In a pair of historic decisions, the Missouri Supreme Court ruled this morning that a case of employment discrimination of a gay man and a case of public accommodations discrimination of a transgender student can proceed as unlawful sex discrimination claims under Missouri’s Human Rights law.
In the first case,Lampley v. Missouri Commission of Human Rights Harold Lampley and a co-worker filed charges of sex discrimination and retaliation against his employer, the State of Missouri’s Office of Administration Child Support Enforcement Division. He argued that as an openly gay man, he experienced harassment at work because he failed to conform to stereotypes about how a male should behave. His co-worker alleged she experienced retaliation because of her relationship with him. The Missouri Commission of Human Rights declined to investigate these claims because sexual orientation is not expressly protected under workplace discrimination laws in Missouri. In this case of first impression in Missouri, the Missouri Supreme Court ruled that the Missouri Human Rights Commission did, in fact, have jurisdiction in his case on basis of sex stereotyping as a form of sex discrimination – which is expressly protected under Missouri’s Human Rights law.

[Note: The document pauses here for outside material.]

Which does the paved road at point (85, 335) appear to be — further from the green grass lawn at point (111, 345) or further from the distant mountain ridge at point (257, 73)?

In the second case, RMA v. Blue Springs R-IV Sch. Dist., RMA, a transgender male student in the Blue Springs School District was denied access to the men’s restroom and other facilities at school, forcing him to leave both the football and track teams and limiting his success at school. RMA argued that he was discriminated against because of sex on the grounds that he was forced to use different facilities than other males at his school. The lower court dismissed the case on grounds that gender identity discrimination was not covered in Missouri’s Human Rights law. In today’s ruling, also a case of first impression, the Missouri Supreme Court said that RMA’s claim may proceed under Missouri’s laws prohibiting sex discrimination in public accommodations, which includes in public schools.

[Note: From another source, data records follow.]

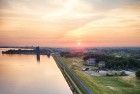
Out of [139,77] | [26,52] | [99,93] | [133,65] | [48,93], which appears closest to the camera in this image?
[99,93]

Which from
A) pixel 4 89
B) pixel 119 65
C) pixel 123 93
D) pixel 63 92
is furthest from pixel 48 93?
pixel 119 65

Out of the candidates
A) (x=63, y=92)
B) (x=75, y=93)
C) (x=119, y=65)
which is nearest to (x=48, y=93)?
(x=63, y=92)

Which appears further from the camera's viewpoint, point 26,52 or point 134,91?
point 26,52

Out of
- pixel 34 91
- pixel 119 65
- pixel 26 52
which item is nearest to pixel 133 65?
pixel 119 65

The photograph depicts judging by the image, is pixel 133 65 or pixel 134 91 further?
pixel 133 65

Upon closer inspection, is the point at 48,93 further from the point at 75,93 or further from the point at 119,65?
the point at 119,65

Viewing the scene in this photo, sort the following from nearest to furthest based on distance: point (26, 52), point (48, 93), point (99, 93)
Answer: point (99, 93)
point (48, 93)
point (26, 52)

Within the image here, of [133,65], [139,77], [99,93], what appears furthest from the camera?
[133,65]

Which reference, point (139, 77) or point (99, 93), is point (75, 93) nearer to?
point (99, 93)

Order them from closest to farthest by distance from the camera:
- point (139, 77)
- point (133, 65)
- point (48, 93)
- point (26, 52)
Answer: point (48, 93) < point (139, 77) < point (133, 65) < point (26, 52)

In both cases, the Missouri Supreme Court affirmed that both cases could constitute discrimination on the basis of sex and allowed the case to move forward in respective court proceedings.

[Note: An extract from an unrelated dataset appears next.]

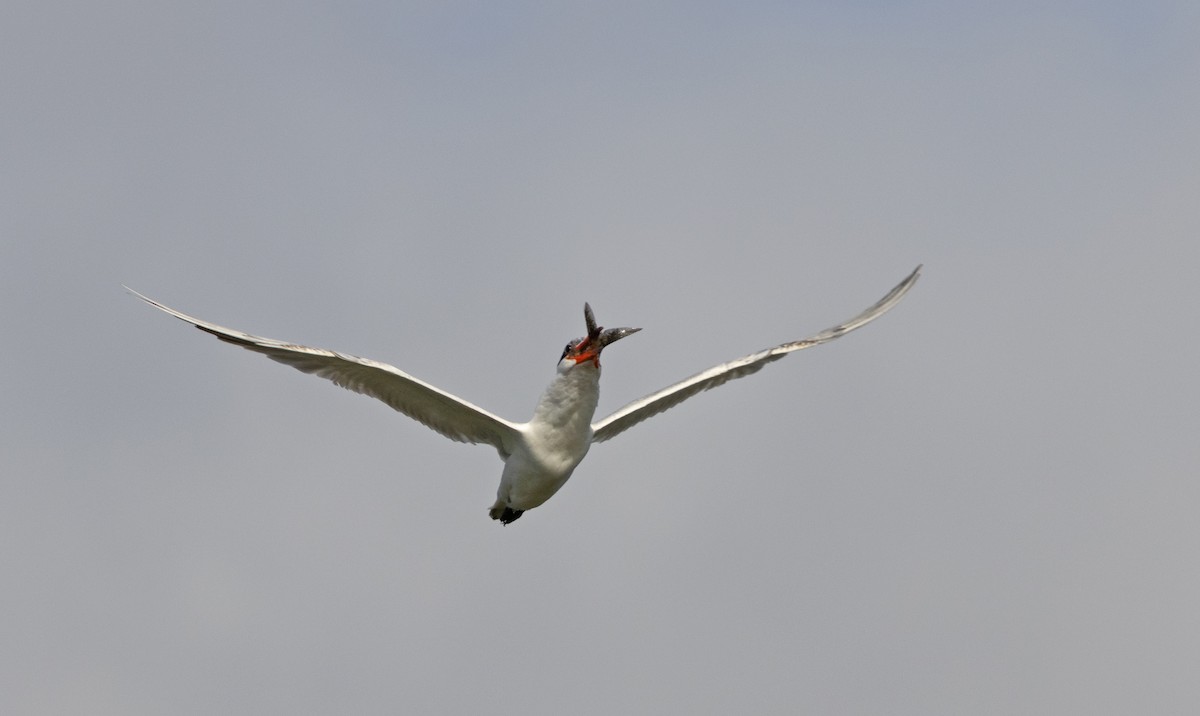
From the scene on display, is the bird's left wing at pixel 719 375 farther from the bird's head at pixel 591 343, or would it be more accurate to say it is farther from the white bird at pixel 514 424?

PROMO submitted a friend of the court brief in this RMA v. Blue Springscase, which can be viewed here. In it, PROMO argued that Missouri nondiscrimination laws must include protection from discrimination based on sex, in addition to explicitly protecting sexual orientation and gender identity, because gender-based discrimination is a particular barrier for transgender, non-binary, and gender nonconforming students in Missouri, who face threats to their safety and ability to access education due to sex-based discrimination in school.
Increasingly, courts around the country are coming to the conclusion that differential treatment based on sexual orientation and gender identity is quintessentially discrimination “because of sex” within the meaning of laws designed to thwart gender-based discrimination — even if lawmakers could not have envisioned this application when they originally passed those laws. However, neither Missouri nor federal law currently provide affirmative protection against sexual orientation or gender identity discrimination.
Currently, the Missouri Human Rights Act does not explicitly include sexual orientation or gender identity or explicitly protect LGBTQ people from discrimination in employment, housing, and public accommodations. Missouri lawmakers are considering legislation to include sexual orientation and gender identity within the law’s protections – protections which are still incomplete or lacking in 30 states.
According to the Williams Institute, more than 160,000 LGBTQ adults in Missouri would benefit from being protected from Missouri nondiscrimination laws like the Missouri Nondiscrimination Act (MONA) that includes sexual orientation and gender identity as protected categories. MONA has been introduced in the Missouri legislature for 21 years, passing out of the Senate in 2013 and most recently passing out of a House Committee in 2018.
Steph Perkins, Executive Director of PROMO, Missouri’s statewide LGBTQ advocacy organization, added, “We are pleased with the court’s historic decisions to allow these two cases to move forward on the basis of sex discrimination. We hope this sends a message to the Missouri Legislature to clarify our Missouri Human Rights Act for LGBTQ individuals who already face higher rates of gender-based discrimination in their workplaces, homes, and at school. LGBTQ Missourians need to be explicitly protected from discrimination under state law, and we urge them to act now.”